On April 17, 2018, President Trump nominated Andrew M. Saul to become the next Commissioner of Social Security. (Mr. Saul’s nomination was received by the U. S. Senate and referred to the Committee on Finance. ) The effect of this nomination is to revive the status of Nancy A. Berryhill to “Acting Commissioner” of Social Security. As explained by Judge Ambrose in the case of Guy C. Patterson v. Nancy A. Berryhill, Commissioner (Acting), U. S. Social Security Administration, Dist. Court, WD Pennsylvania, No. 2:18-cv-00193, decided June 14, 2018, the Vacancies Reform Act has a “spring-back” clause which allows Ms. Berryhill to become the “Acting Commissioner” once a nomination for a Commissioner of Social Security has been made by the President and received by the U.S. Senate. Ms. Berryhill will continue to serve as the Acting Commissioner as long as Mr. Saul’s nomination is pending in the U.S. Senate. The reason Ms. Berryhill is the “Acting Commissioner” is due to the plan/order of succession of the Social Security Administration. The succession order provides that when a vacancy exists at the Commissioner level, the person who is next in line is the Deputy Commissioner of Operations.

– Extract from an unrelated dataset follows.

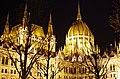 03 2019 photo Paolo Villa - F0197916 (Original)- Budapest - Parlamento - notte - luci - alberi - cupola - Neomedievalismo Neogotico.jpg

Ms. Berryhill is the Deputy Commissioner of Operations.
From a litigation perspective, Rule 25(d) of the Federal Rules of Civil Procedure provides that when a party who is a party to a law suit because of her official capacity, ceases to serve in that position, the official’s successor is automatically substituted as a party. Proceedings in the pending litigation following the automatic substitution should be in the name of substituted party. Rule 25(d) also allows for the court, before which the case is pending, to enter an order of substitution “at any time.” That said, even without an order of substitution, the substitution is not affected.